| Stated exercise |
Rescale everything below, from the line containing "What can you" down to the last line, both included, and give those lines again with their requests. Multiply every coordinate in the answers by 2.05 and round to whole numbers with halves going up, but leave the numbers in the requests unchanged.

| Listed records |
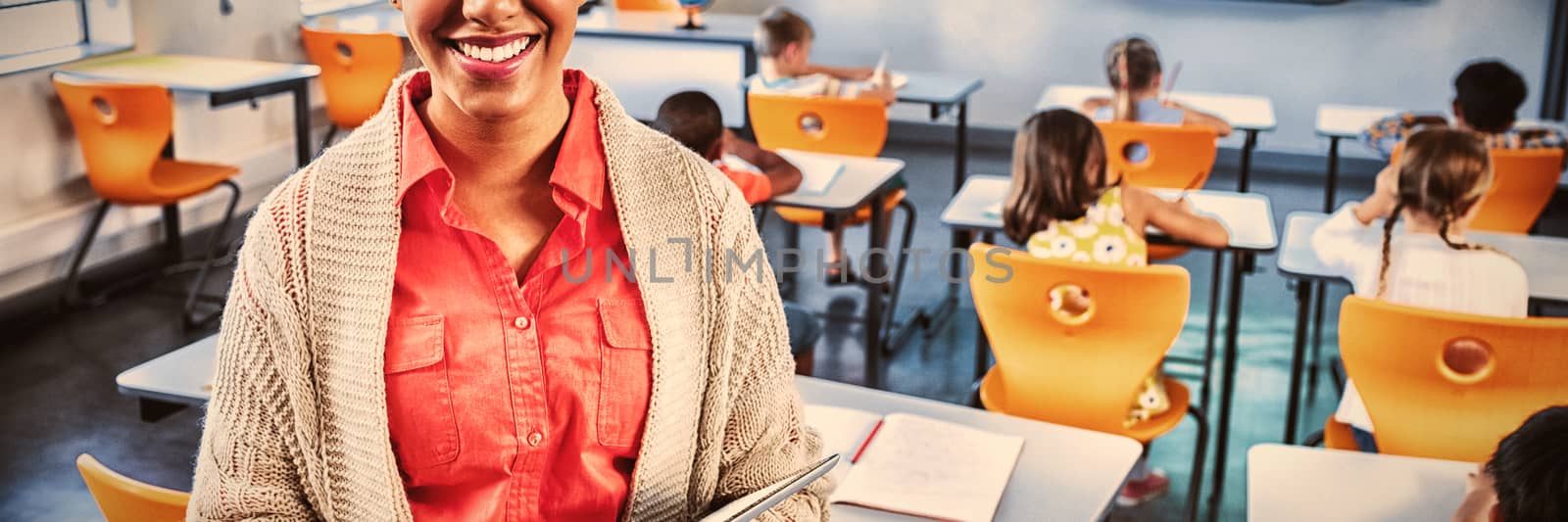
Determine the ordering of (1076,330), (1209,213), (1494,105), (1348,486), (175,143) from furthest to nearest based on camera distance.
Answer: (175,143)
(1494,105)
(1209,213)
(1076,330)
(1348,486)

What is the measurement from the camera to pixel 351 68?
18.2 ft

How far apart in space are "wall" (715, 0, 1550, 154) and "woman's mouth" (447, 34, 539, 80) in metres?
6.14

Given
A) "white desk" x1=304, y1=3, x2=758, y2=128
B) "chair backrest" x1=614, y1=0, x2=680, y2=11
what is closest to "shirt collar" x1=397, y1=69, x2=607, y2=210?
"white desk" x1=304, y1=3, x2=758, y2=128

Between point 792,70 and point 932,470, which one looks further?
point 792,70

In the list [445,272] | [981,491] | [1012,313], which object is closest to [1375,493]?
[981,491]

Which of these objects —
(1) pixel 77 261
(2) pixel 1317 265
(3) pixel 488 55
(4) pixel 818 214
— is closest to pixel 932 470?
(3) pixel 488 55

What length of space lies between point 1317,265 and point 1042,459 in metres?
1.43

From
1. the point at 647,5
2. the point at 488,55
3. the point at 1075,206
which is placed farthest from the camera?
the point at 647,5

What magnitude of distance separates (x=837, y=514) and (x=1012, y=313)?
0.94m

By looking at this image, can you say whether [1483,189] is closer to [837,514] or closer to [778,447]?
[837,514]

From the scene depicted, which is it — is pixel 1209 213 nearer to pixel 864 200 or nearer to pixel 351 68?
pixel 864 200

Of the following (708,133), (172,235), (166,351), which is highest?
(708,133)

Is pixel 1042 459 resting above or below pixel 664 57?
below

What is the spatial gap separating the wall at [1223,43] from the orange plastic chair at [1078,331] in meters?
4.33
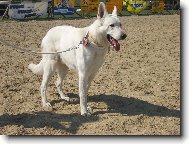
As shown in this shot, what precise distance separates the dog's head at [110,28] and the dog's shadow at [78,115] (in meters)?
1.45

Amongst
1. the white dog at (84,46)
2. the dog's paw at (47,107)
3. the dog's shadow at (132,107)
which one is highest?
the white dog at (84,46)

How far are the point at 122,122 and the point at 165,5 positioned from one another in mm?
24698

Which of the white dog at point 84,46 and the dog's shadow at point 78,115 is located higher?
the white dog at point 84,46

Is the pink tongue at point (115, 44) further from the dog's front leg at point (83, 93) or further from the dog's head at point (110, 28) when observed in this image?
the dog's front leg at point (83, 93)

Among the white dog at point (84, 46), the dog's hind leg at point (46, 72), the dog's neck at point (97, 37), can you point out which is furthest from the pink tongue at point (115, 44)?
the dog's hind leg at point (46, 72)

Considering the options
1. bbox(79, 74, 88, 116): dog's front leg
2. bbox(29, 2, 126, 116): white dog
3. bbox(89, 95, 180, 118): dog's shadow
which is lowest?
bbox(89, 95, 180, 118): dog's shadow

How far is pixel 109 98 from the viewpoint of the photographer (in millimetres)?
8102

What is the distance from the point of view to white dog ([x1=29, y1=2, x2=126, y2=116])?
654 cm

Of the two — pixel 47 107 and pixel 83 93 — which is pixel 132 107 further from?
pixel 47 107

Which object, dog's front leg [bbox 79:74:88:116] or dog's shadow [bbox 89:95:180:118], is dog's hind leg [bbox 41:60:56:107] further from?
dog's shadow [bbox 89:95:180:118]

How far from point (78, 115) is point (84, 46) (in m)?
1.31

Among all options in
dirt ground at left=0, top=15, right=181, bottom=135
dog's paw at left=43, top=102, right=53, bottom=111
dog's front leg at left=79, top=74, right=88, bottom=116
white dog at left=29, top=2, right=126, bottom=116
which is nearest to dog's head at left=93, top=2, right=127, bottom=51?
white dog at left=29, top=2, right=126, bottom=116

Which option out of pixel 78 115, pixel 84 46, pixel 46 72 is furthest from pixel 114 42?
pixel 46 72

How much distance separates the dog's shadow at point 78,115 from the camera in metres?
6.50
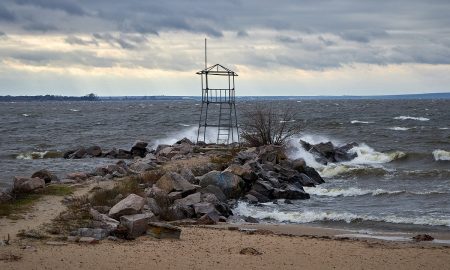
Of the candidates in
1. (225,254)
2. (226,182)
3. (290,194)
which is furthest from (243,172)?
(225,254)

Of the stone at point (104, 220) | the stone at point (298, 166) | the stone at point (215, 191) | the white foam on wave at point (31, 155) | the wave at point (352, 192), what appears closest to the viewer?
the stone at point (104, 220)

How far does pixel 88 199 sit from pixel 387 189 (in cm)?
1277

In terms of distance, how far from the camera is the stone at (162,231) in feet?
44.8

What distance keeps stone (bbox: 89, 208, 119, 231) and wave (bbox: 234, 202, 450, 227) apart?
5781 millimetres

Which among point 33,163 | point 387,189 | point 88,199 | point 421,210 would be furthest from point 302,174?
point 33,163

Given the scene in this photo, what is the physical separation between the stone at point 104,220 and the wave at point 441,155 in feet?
84.0

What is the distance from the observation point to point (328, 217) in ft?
62.0

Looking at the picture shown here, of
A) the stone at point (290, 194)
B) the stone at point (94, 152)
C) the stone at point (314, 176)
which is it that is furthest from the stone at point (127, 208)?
the stone at point (94, 152)

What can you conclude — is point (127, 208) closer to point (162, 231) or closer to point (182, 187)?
point (162, 231)

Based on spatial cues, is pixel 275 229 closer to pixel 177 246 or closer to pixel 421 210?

| Finished exercise |
What can you conclude — is point (127, 208) closer to point (162, 231) or closer to point (182, 187)?
point (332, 474)

Based on spatial cues, is pixel 275 229 closer to pixel 177 246 or closer to pixel 421 210?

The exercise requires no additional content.